Adapun barang BMMN yang dimusnahkan kali ini terdiri atas 1.432.548 batang hasil tembakau, 618,43 liter MMEA lokal dan impor, 386 sak bawang putih, 176 karung gula.

Kemudian, 110 batang besi siku dan hollow, 61 kasur bekas, 1838 sepatu dan pakaian, 199 tas dan 8.649 barang campuran seperti makanan, kosmetik, vitamin/obat, mainan anak dan barang lainnya.

Total nilai yang dimusnahkan senilai Rp1.942.534.510 dengan potensi kerugian negara sebesar Rp Rp928.435.523.

Kepala Kantor Cukai Tanjungpinang, Tri Hartana mengatakan, ini sebagai bentuk transparansi penyelesaian atas barang hasil tegahan yang tidak diselesaikan kewajiban kepabeananya atau dilarang pemasukannya ke Indonesia.
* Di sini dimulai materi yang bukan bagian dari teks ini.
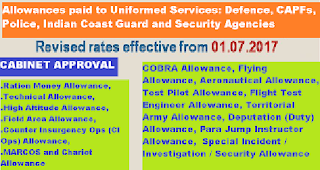 7th-cpc-allowances-revised-allowances-For-defence-CAPFs-police-paramnews-indian-coast-guard-and-security-agencies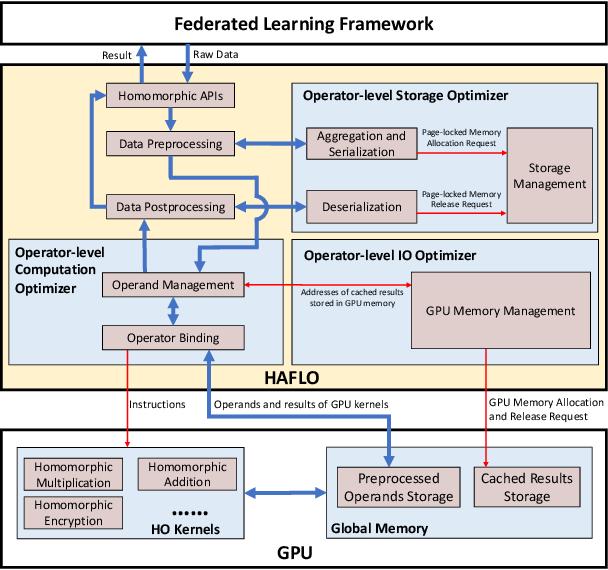 Figure 1 for HAFLO: GPU-Based Acceleration for Federated Logistic Regression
Selain itu, kata dia, barang yang dimusnahkan ini juga telah mendapatkan keputusan dari Menteri Pembiayaan melalui Kantor BPN dan Lelang Batam akan dimusnahkan.

“Berdasarkan Pasal 5 Peraturan Menteri Keuangan Nomor 178 Tahun 2019 barang yang menjadi milik negara merupakan barang yang dinyatakan tidak dikuasai yang dilarang untuk diimpor atau diekspor dan barang yang dibatasi untuk diimpor atau diekspor namun tidak diselesaikan kewajiban pabeannya dalam jangka waktu 60 hari sejak disimpan dalam Tempat Penimbunan Pabean,” ungkanya.

Tri pun memberikan penghargaan dan apresiasi kepada segenap instansi di Kota Tanjungpinang dan Kabupaten Bintan atas koordinasi dan kerjasama yang baik selama ini .

“sehingga kami dapat melaksanakan tugas kami dalam memberikan pelayanan pengawasan terhadap kegiatan keluar masuk dari luar negeri maupun kedalam negeri,” jelasnya. (Ju)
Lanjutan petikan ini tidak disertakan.